======== TEXT PROVIDED ========

# Need some transmission help (pronto)



## Pontiacpurebrred (Jun 22, 2011)

I found a guy here local that has a 6-speed ( a tremac t-56) If I recall that's the same transmission that's in an 04-06 manual GTO. As most are aware I am wanting to do a manual in my 69 and if memory serves this was one of a few that was recommended as an option.

Here's a quote from the ad.
"I have a Tremec T56 6 speed manual transmission for sale. Unfortunetly, I can not tell you much about it other than(we were told) it was removed from a 1996 Chevrolet Camaro and it was said to be in good working condition"

Now is one T-56 the same as all T-56's? I can grab it for 500 bucks and then have it gone through. I'd like to grab it while the grabbing is good cause new they are 2 grand. 

Is this a viable tranny for my 400? If so where would I get the bellhousing?


----------



## ALKYGTO (Mar 29, 2010)

If it's what the seller states it should be viable. See Mcleod for the bellhousing and TO bearing. 

McLeod Racing - Bellhousings

T-56 has two overdrives and wieghs 100 lbs more than the TKO 5 speed + it's physically larger. Personally, I'd recommend the TKO. By the time you have the T-56 gone through and buy all the adapter stuff you could purchase the TKO 600 which is a sweet tranny and will hold up to all the power you want to throw at it. If you already have a stick you could literally bolt it up in place of the muncie and just change the clutch disc to the 26 spline.


----------



## Pontiacpurebrred (Jun 22, 2011)

ALKYGTO said:


> If it's what the seller states it should be viable. See Mcleod for the bellhousing and TO bearing.
> 
> McLeod Racing - Bellhousings
> 
> T-56 has two overdrives and wieghs 100 lbs more than the TKO 5 speed + it's physically larger. Personally, I'd recommend the TKO. By the time you have the T-56 gone through and buy all the adapter stuff you could purchase the TKO 600 which is a sweet tranny and will hold up to all the power you want to throw at it. If you already have a stick you could literally bolt it up in place of the muncie and just change the clutch disc to the 26 spline.

======== MATERIAL SUPPLIED ========

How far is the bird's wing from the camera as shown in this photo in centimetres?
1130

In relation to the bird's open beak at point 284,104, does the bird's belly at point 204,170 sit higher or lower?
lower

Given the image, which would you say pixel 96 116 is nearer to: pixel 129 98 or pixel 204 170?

========
======== MATERIAL SUPPLIED ========

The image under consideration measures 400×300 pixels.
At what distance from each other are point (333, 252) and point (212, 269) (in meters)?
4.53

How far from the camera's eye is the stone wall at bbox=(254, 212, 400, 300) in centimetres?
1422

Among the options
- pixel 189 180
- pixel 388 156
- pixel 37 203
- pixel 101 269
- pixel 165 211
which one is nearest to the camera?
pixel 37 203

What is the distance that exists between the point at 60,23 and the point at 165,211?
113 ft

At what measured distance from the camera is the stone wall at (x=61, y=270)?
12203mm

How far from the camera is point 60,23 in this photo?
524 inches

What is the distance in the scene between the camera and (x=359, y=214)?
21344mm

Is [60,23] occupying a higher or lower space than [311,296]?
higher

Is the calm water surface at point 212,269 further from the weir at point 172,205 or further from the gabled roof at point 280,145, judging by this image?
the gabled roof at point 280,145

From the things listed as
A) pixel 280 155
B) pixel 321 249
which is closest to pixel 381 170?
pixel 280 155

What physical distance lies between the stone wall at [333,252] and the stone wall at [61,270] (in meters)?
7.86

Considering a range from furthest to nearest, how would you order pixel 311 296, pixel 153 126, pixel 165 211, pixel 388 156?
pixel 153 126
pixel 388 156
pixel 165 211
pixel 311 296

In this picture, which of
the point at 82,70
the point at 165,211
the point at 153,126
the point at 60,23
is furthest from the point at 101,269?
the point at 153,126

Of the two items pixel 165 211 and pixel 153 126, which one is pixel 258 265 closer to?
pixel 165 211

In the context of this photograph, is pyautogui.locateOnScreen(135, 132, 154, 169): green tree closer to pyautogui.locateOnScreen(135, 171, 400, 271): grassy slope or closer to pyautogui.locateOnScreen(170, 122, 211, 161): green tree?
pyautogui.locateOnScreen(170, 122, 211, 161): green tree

========

TASKS:
1. Pull out every line of the records that contains the word "higher", counting only matches with the same upper- and lowercase letters.
2. Carry the forum thread about the T-56 transmission forward from its last line.

EXERCISE ANSWERS:
1.
In relation to the bird's open beak at point 284,104, does the bird's belly at point 204,170 sit higher or lower?
Is [60,23] occupying a higher or lower space than [311,296]?
higher

2.
TKO 600 is a $2200 transmission. Are you saying I will spend 1700 bucks making this work with my car? Remember I am converting an automatic car to manual so it's not like I will have to move anything that was there for a Muncie transmission.


----------



## pontiac (Mar 6, 2011)

neither one is a direct bolt in for the automatc, so you need all the manual trans parts, from clutch pedal, shifter, console, wiring, driveshaft, etc. You will be in this over $2000 before you are done, assuming you find a donor car with all the pieces.


----------



## Pontiacpurebrred (Jun 22, 2011)

pontiac said:


> neither one is a direct bolt in for the automatc, so you need all the manual trans parts, from clutch pedal, shifter, console, wiring, driveshaft, etc. You will be in this over $2000 before you are done, assuming you find a donor car with all the pieces.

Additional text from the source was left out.